As a senior, Pierce ran the 100 meters in 10.6 seconds for the fastest time in Pennsylvania.
"Bernard has always had great potential," Owens said. "In high school, he was probably 6-foot, 215 and he could run very well. We just tried to harness his talent. We're very proud and happy to see him doing so well."
Pierce set school records with 3,570 yards and 53 touchdowns at Temple before declaring early for the NFL after his junior season.
When Pierce first arrived in Baltimore, he was somewhat guarded before finally getting comfortable enough to joke around in the locker room.
"He stayed to himself at first," Allen said. "He came out of his shell a little bit now. With the guys he's close with, he'll kick it with us. He's a cool guy."

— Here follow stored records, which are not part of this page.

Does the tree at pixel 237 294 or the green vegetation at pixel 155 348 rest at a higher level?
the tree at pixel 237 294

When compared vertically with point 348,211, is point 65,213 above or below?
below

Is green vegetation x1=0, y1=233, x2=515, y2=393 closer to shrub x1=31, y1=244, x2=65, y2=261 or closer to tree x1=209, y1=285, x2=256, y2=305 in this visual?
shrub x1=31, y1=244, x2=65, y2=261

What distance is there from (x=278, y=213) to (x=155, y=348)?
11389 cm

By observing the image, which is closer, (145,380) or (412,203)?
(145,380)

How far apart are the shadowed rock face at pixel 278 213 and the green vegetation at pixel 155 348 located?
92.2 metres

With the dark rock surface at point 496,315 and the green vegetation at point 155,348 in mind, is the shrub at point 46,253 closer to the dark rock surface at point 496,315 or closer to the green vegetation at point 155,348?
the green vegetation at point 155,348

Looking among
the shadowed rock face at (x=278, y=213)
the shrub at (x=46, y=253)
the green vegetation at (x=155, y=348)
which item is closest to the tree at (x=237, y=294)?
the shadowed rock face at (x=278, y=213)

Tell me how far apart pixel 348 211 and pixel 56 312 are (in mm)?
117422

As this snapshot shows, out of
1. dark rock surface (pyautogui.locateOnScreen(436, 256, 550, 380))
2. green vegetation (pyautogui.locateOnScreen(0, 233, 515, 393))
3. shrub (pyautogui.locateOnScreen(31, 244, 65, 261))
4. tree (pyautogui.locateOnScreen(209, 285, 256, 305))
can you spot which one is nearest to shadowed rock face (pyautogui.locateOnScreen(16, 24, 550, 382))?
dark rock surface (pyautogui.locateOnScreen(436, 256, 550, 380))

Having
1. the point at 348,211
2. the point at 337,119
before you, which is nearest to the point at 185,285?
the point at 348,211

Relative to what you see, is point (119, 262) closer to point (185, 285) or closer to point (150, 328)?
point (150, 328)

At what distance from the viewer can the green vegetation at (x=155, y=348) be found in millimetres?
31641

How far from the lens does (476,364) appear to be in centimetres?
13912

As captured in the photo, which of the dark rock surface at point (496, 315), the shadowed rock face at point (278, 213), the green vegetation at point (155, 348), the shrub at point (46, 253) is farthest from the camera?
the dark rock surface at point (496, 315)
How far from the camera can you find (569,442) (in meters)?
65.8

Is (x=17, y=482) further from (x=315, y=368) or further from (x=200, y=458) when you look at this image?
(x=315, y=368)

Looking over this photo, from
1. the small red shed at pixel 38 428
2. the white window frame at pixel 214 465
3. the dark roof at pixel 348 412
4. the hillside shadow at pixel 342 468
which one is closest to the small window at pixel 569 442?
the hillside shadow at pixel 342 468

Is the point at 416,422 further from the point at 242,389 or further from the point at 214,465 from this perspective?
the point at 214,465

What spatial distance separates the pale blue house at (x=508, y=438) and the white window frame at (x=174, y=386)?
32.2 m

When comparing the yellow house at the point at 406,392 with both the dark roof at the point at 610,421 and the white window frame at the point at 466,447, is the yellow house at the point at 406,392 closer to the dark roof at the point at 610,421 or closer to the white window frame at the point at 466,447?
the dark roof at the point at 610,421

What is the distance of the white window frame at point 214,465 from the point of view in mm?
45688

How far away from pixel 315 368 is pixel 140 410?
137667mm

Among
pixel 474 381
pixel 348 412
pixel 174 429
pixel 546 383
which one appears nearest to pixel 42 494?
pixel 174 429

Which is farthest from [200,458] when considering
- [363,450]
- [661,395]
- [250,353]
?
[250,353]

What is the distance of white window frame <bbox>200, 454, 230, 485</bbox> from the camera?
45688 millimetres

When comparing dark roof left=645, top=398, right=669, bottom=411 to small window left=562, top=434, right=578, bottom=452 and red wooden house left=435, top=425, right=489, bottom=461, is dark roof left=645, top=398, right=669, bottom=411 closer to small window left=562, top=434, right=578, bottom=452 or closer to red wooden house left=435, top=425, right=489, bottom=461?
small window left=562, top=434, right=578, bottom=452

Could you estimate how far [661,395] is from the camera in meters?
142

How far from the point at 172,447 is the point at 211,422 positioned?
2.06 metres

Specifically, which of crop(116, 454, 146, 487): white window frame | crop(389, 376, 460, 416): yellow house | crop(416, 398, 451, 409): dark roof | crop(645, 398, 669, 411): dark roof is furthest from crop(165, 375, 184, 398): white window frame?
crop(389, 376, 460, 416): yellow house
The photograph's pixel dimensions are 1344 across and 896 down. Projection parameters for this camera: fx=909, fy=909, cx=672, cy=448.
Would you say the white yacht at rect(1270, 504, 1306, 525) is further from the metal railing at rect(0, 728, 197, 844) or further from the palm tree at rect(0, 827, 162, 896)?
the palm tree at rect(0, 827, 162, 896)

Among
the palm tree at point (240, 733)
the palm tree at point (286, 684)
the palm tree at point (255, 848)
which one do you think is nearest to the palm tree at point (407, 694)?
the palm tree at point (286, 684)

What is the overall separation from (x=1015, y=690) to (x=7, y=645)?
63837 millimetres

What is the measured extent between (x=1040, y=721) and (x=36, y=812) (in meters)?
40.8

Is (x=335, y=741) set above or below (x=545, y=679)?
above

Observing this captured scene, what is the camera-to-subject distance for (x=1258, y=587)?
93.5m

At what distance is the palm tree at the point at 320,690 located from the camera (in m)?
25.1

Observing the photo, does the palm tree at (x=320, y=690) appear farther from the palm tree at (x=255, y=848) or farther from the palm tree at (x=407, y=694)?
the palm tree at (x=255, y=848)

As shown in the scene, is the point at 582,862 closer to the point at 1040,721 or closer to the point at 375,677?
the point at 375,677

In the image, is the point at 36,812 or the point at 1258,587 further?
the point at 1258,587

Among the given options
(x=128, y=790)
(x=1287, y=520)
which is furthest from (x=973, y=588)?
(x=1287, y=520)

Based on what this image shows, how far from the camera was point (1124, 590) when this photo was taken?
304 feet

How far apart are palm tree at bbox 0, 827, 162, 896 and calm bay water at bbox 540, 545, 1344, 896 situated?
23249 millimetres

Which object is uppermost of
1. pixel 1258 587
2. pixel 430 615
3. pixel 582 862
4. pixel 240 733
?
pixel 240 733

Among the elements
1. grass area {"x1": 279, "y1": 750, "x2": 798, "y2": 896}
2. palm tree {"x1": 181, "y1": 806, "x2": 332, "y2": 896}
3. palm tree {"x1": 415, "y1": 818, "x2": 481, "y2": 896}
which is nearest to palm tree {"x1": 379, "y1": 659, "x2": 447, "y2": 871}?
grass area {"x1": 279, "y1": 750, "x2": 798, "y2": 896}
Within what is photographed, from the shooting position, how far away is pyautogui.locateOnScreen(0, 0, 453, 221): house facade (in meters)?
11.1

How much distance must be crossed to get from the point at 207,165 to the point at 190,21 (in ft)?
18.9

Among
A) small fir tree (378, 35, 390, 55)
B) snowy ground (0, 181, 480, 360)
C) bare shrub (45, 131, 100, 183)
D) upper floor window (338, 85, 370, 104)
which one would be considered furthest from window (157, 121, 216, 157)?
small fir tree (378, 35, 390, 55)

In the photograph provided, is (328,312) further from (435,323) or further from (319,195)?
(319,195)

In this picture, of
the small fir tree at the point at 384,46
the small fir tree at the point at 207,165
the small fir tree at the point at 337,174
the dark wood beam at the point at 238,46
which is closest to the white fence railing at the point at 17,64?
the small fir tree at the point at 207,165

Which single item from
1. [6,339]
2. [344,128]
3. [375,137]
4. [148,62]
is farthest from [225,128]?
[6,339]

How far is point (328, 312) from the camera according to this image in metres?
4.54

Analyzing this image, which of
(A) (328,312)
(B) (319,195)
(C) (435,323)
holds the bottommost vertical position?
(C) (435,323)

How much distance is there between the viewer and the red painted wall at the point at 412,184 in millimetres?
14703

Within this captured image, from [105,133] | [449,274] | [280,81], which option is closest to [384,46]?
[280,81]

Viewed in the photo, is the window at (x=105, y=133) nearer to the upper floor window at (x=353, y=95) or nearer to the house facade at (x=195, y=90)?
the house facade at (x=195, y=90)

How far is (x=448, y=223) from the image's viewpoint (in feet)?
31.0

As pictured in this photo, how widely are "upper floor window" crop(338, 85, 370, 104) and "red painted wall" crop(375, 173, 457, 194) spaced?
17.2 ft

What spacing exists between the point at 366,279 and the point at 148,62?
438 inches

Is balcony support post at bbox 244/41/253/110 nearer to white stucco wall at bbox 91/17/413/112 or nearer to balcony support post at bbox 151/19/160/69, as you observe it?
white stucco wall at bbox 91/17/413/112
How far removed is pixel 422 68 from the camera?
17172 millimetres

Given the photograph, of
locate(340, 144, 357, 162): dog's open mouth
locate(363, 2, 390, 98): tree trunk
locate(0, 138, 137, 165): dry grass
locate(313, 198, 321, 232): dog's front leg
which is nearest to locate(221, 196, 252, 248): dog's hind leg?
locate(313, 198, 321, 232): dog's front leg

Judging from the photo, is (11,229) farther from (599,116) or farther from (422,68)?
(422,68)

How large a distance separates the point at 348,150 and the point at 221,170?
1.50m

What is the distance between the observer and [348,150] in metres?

Older teammates have noticed a growing maturity in Pierce, on and off the field.
They regard him as a no-nonsense personality, a serious young man.
"Since he got here, he's sort of quiet," said center Matt Birk, a six-time Pro Bowl selection. "He keeps his mouth shut, which a rookie should do. He takes care of his business."
Pierce said he always wanted to make his single-parent mother, Tammy Pierce, and his grandmother, the late Ora Pierce, proud of him. He honors his mother with a tattoo of her name inside his left forearm.
"His mother has been extremely important in his life," Owens said. "She kept everything in order and was a rock for that family."
Pierce is now a family man, the father of a young son born in August. He's raising him along with his longtime girlfriend.
"It's a lot of responsibility, but I've got my son to take care of and the weight of a lot of people on my shoulders," Pierce said. "I don't go out too much. I'm home with the baby. I'm proud I've been able to build a foundation for myself and my family. I'm actually excited. It's been a good first season in a lot of ways."